START Passage to read

Measurements of glucose concentration in aqueous solutions using reflected THz radiation for applications to a novel sub-THz radiation non-invasive blood sugar measurement method

1. Introduction

1.2. Diagnosis of blood glucose level

Glucose is the main calorimetric energy source for the human body, and it performs critical work in cellular metabolism. However, a high concentration of glucose leads to glycation of the cells, affecting the epithelial tissue or blood vessels in the retina, causing arteriosclerosis or diabetic retinopathy (DR). In the human body, insulin is continually secreted by the pancreas, which reduces the blood glucose level. In a healthy person, the fasting blood glucose level is under 100 mg/dl (0.10 wt%), and after eating a meal, it becomes higher. However, the level drops below 140 mg/dl (0.14 wt%) within a couple of hours after taking a meal, if the secretion rate of insulin is normal. On the other hand, in the case of a person with diabetes, the postprandial blood glucose level is greater than 200 mg/dl (0.20 wt%) and the fasting blood glucose level is also high. Thus diabetes can be diagnosed by measuring the blood glucose level. The present method used to measure glucose levels is to take a sample of blood from the fingertip by puncturing it with a needle, transferring it to a chip and then measuring the glucose concentration using an oxygen electrode method or by colorimetric determination.^3,4

An advanced method for determining blood sugar levels has also been developed. This method uses a wristwatch device called a “glucowatch,” which determines the blood glucose level from electrical resistance measurements of the interstitial fluid using an electrode in contact with the skin. However, both methods involve some pain for the user. A noninvasive method without pain is required. Some researchers have proposed a new system for noninvasive measurements.^5,6 However this system has not been established for clinical applications. We propose a new approach using THz radiation that is painless. The specific vibration modes of many biomolecules are in the THz frequency range, ⁷ thus by using THz radiation, we can estimate and sometimes determine biological molecular bonding states. There has been some literature published on measuring the glucose concentration in the frequency above ca. 0.1 THz using Fourier transform infrared (FT-IR), ⁸ and THz time-domain spectroscopy (THz-TDS). ⁹ This study characterizes the variation of glucose concentration in a model solution at a frequency of 60 GHz. It is noted that this method, which is sensitive to the presence of proteins, would require an independent measurement of the total protein concentration to determine the absolute glucose concentration of the solution.

END Passage to read
START Recorded data

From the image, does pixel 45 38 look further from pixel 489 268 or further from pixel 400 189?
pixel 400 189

END Recorded data

Exercises >>
1: Rewrite the paragraph of the passage on measuring blood glucose that begins "An advanced method for determining blood sugar levels" as a short bulleted list of its main facts.
2: According to the passage on measuring blood glucose, what is the fasting blood glucose level of a healthy person?
3: Proceed with the passage on measuring blood glucose, picking up after its final sentence.
The listing has no connection to the passage on measuring blood glucose.

List of answers >>
1:
- A wristwatch device called a "glucowatch" determines blood glucose from electrical resistance measurements of interstitial fluid, using an electrode in contact with the skin.
- Both this method and fingertip sampling cause the user some pain, so a painless noninvasive method is needed.
- Proposed noninvasive systems have not yet been established for clinical use.
- The authors propose a painless approach using THz radiation, since many biomolecules have specific vibration modes in the THz range.
- Earlier studies measured glucose concentration above about 0.1 THz using FT-IR and THz time-domain spectroscopy.
- This study characterizes changes in glucose concentration in a model solution at 60 GHz.
- Because the method is sensitive to proteins, finding the absolute glucose concentration would require a separate measurement of total protein concentration.

2: It is under 100 mg/dl (0.10 wt%).

3:
1.3. Hydration

The hydration state of the aqueous solution is an important factor in considering the function of biological molecules. The hydration of glucide or protein molecules is considered on the basis of a hydration model in which the surrounding water molecules are spherically linked. ¹⁰ Whereas the relaxation time of bulk water is of the order of picoseconds (10^–12seconds (s)), that of the proximal layer that is combined with the dissolved molecules is extremely fast (10^–17 s) because of the effect of the hydrogen bonding. ¹¹ The surrounding water is weakly bound by the dipole of the proximal layer, thus the relaxation time is of the order of 10^–9∼ 10^–10 s. ¹¹ At around 100 GHz, there are absorption peaks that correspond to the intermolecular vibration of water. Over 1 THz there are many absorption peaks in water,^12,13 thus the hydration of water molecules is closely related to THz spectroscopy, and we can determine the characteristics of solutions using THz radiation.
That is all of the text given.